Gay men, when we are in touch with ourselves at a deeper level, have the capacity to empathize with other people to a degree that isn’t as common among heterosexual men. In fact, the men I interviewed for Stonewall Strong who work in the corporate sector—Todd Sears, founder of OUT Leadership in New York City, and Brian McNaught, one of the country’s best known corporate diversity trainers—point out that large companies today recognize the unique value that gay men bring to their work precisely because of their strong ability to empathize with an array of different people. I believe that our experience of being bullied and stigmatized for being “different” gives us the ability to relate to other oppressed people in a real and profound way.

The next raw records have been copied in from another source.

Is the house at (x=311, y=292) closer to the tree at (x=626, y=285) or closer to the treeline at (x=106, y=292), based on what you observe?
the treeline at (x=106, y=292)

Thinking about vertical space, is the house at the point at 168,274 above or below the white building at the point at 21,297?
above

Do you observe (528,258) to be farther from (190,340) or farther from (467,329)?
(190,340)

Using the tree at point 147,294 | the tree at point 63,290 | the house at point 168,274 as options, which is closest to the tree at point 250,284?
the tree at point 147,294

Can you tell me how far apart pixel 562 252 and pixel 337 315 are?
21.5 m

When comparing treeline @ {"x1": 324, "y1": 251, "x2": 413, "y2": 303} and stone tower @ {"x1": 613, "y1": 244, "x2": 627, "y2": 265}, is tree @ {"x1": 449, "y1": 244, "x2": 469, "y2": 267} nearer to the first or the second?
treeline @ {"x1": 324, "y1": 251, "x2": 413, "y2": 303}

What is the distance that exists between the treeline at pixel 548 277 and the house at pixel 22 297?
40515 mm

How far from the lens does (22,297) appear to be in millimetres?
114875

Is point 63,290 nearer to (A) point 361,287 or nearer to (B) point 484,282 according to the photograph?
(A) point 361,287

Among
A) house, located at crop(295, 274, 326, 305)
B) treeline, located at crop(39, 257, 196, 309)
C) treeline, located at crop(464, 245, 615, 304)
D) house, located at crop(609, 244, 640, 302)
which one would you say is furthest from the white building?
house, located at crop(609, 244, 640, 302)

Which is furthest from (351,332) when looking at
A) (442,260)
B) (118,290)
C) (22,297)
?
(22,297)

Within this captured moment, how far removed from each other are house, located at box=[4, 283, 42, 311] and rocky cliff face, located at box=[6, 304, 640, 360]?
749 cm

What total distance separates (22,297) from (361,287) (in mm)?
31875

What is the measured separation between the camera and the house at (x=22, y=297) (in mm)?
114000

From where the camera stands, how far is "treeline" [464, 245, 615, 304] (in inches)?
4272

An example from my own life was in my first visit to Africa. I was in Nigeria with my former job as senior editor for FHI360, known then as Family Health International. I was part of a training conference for community-based HIV-AIDS service providers. I was the only white person there, which for most white Americans is a pretty rare experience. During our lunch break, all of us went outside the hotel for a group photo. I was asked to sit in the front row because I was treated like an honored guest. There, against the rows of dark-skinned Nigerian men and women, dressed in their beautiful, colorful clothing, you see my shiny bald white head. I treasure this photo because for me it represents what it is like to be the “only one,” the only one who looks like you. As a gay man, I know very well how that feels, but this was the first time I had the experience of being different from the majority because of my skin color, too. From that experience, I took away a greater sensitivity to others I encounter who likewise stand out in a room because they are different—and it makes me want to welcome them because I know how that feels.